Work request: Starting at the line with "Take a kayak" and going on through the line with "Up to 53% Off Haircut, Highlights, and Color", reproduce each line in the records below exactly and nothing more.

------------------------------------------------

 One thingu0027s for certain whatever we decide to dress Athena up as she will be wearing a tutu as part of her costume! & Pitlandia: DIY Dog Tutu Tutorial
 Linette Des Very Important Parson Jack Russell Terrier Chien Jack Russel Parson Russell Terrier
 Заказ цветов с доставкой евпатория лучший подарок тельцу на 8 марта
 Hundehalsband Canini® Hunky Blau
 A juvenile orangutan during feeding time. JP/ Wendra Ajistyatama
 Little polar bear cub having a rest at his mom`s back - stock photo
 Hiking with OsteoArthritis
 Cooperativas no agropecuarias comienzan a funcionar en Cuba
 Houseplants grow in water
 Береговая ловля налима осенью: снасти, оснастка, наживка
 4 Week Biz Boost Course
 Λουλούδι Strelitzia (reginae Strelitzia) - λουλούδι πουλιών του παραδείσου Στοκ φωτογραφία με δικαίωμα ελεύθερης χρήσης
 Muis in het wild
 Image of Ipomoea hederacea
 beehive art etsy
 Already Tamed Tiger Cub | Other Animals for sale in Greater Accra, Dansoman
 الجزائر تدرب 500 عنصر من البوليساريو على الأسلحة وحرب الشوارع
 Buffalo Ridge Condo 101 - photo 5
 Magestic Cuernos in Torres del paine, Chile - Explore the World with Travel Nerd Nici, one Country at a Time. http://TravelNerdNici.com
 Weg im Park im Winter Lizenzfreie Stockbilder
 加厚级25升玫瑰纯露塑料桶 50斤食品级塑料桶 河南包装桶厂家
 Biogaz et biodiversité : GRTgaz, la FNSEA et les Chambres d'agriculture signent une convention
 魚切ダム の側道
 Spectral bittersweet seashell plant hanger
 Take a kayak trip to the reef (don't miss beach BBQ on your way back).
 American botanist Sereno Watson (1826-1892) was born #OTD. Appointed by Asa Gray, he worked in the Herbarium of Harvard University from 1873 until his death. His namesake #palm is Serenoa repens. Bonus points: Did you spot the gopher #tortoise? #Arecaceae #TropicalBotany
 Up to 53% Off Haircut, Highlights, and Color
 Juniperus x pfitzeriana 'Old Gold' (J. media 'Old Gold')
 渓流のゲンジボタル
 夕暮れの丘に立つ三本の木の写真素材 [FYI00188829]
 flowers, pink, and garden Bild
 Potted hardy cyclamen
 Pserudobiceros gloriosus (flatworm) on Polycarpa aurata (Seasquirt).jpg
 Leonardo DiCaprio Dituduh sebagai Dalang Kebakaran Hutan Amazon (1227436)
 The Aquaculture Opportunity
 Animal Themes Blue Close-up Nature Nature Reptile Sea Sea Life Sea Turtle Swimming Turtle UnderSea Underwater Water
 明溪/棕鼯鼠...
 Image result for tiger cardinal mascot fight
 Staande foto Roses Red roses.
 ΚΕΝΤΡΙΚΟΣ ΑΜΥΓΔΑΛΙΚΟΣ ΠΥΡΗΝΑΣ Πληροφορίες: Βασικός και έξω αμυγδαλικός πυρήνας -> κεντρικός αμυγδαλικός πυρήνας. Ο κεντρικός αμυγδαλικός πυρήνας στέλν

------------------------------------------------

Solution to this problem:
 Take a kayak trip to the reef (don't miss beach BBQ on your way back).
 American botanist Sereno Watson (1826-1892) was born #OTD. Appointed by Asa Gray, he worked in the Herbarium of Harvard University from 1873 until his death. His namesake #palm is Serenoa repens. Bonus points: Did you spot the gopher #tortoise? #Arecaceae #TropicalBotany
 Up to 53% Off Haircut, Highlights, and Color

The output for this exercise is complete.